Degradability by artificial gastric juice. Oligosaccharide digestibility was investigated as described by Okada et al. [26]. Hydrochloric acid-potassium chloride buffer (50 mM, pH 2.0) was used as artificial gastric juice. Untreated Saccharide 1 was used as a 100 % control and the remaining saccharide was measured using HPAEC to calculate digestibility.
Degradability by pig pancreatic amylase and rat small intestinal enzymes. Briefly, 2 μL of a pancreatin suspension prepared with 4 U/mL amylase was added to 20 μL of 50 mM Bis-Tris buffer (pH 6.6) containing 1 mM calcium chloride and 1.0 % (w/v) Saccharide 1. The reaction was conducted at 37 °C for 6 h and stopped by heating at 100 °C for 5 min. Digestibility was calculated by assuming that the undigested oligosaccharide content was 100 %.

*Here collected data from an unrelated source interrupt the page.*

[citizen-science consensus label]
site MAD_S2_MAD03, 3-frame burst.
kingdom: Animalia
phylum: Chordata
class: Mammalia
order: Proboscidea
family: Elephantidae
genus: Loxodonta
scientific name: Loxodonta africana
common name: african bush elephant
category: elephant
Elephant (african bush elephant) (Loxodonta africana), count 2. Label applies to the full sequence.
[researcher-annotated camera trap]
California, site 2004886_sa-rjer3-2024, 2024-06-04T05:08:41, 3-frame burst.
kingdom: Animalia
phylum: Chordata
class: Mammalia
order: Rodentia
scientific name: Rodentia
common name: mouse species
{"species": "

Subsequently, 300 mg of rat small intestinal acetone powder was suspended in 2.7 mL of 10 mM sodium phosphate buffer (pH 7.0), homogenized with a glass homogenizer for 5 min on ice, and centrifuged at 9,000 × G for 15 min at 4 °C. The resulting supernatant was used as a rat small intestinal enzyme solution. Briefly, 4 μL of rat small intestine enzyme solution (prepared with 2.5 U/mL maltase) was added to 20 μL of 10 mM sodium phosphate buffer (pH 6.8) containing 1.0 % (w/v) Saccharide 1. The reaction was conducted at 37 °C, and samples were collected over time and examined for rat small intestine enzyme-mediated extent of degradation. The reaction was stopped by dilution with distilled water and immediately heating at 100 °C for 5 min. Sucrose and maltose were used as controls instead of Saccharide 1. Untreated saccharides were used as a 100 % control.
Hideki Okada, Akira Yamamori, and Naoki Kawazoe are employees of Ohtakakohso Co., Ltd.